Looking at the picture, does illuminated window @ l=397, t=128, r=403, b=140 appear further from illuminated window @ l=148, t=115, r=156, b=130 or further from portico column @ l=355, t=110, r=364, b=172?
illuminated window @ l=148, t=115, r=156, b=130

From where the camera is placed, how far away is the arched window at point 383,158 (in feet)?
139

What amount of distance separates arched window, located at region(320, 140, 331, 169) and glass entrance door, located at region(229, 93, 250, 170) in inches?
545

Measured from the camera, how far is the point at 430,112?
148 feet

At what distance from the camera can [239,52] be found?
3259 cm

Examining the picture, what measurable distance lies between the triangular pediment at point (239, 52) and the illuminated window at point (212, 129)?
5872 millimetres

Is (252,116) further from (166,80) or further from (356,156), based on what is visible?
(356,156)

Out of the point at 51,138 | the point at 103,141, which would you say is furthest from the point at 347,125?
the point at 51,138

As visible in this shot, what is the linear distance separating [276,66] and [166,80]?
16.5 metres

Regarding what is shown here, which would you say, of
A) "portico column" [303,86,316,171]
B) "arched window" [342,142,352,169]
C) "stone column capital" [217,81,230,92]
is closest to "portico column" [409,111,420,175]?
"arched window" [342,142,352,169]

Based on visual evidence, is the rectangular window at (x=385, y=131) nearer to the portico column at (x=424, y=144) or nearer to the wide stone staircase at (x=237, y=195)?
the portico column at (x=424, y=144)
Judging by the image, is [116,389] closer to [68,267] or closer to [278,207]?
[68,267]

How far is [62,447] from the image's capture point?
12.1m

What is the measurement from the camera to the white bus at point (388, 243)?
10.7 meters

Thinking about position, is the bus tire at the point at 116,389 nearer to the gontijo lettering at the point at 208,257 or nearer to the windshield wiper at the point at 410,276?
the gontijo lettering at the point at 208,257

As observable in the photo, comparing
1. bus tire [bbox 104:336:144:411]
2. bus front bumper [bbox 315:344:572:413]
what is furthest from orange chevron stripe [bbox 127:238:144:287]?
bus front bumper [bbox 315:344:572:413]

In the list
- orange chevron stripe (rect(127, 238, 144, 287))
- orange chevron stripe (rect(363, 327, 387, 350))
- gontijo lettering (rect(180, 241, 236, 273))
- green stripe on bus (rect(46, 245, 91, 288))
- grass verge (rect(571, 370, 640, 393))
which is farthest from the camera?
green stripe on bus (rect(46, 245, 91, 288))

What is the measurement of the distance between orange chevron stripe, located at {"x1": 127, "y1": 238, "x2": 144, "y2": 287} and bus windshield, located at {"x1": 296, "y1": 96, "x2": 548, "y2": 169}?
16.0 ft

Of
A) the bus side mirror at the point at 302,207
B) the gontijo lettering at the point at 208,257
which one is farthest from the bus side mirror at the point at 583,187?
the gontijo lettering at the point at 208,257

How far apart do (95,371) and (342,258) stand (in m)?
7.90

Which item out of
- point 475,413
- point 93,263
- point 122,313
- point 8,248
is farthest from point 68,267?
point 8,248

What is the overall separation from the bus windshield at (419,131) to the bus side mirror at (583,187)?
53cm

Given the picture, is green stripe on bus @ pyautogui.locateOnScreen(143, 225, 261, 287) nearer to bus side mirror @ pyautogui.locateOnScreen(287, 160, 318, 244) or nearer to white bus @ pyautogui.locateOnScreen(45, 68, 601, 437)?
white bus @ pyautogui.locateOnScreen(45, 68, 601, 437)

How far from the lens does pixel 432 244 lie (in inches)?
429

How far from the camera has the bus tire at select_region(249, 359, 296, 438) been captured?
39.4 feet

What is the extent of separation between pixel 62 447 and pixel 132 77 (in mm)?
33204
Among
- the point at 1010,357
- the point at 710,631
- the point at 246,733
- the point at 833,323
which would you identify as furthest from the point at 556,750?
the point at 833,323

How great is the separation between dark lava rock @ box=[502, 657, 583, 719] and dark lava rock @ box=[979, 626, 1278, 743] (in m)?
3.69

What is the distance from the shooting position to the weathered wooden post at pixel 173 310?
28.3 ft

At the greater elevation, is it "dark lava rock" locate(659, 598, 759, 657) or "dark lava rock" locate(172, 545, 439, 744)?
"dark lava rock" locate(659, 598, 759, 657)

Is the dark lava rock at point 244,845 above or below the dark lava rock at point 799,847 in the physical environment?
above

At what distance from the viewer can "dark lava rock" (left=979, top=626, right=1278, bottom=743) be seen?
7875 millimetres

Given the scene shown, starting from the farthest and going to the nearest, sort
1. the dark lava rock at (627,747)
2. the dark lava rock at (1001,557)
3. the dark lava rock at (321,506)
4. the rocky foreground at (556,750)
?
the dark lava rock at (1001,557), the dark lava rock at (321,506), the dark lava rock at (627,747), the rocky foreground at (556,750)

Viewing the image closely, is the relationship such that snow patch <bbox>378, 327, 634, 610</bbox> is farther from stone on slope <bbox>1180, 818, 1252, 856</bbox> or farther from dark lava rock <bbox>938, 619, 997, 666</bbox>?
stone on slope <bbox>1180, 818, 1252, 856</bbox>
* * * * *
> Problem to solve
Lay out the material from its first line through the line containing "16.5 metres", inclusive, as a numbered list with blank lines omitted.

> Full answer
1. Looking at the picture, does illuminated window @ l=397, t=128, r=403, b=140 appear further from illuminated window @ l=148, t=115, r=156, b=130 or further from portico column @ l=355, t=110, r=364, b=172?
2. illuminated window @ l=148, t=115, r=156, b=130
3. From where the camera is placed, how far away is the arched window at point 383,158 (in feet)?
4. 139
5. What amount of distance separates arched window, located at region(320, 140, 331, 169) and glass entrance door, located at region(229, 93, 250, 170) in inches?
6. 545
7. Measured from the camera, how far is the point at 430,112?
8. 148 feet
9. At what distance from the camera can [239,52] be found?
10. 3259 cm
11. Examining the picture, what measurable distance lies between the triangular pediment at point (239, 52) and the illuminated window at point (212, 129)?
12. 5872 millimetres
13. Is (252,116) further from (166,80) or further from (356,156), based on what is visible?
14. (356,156)
15. Out of the point at 51,138 | the point at 103,141, which would you say is furthest from the point at 347,125?
16. the point at 51,138
17. As visible in this shot, what is the linear distance separating [276,66] and [166,80]?
18. 16.5 metres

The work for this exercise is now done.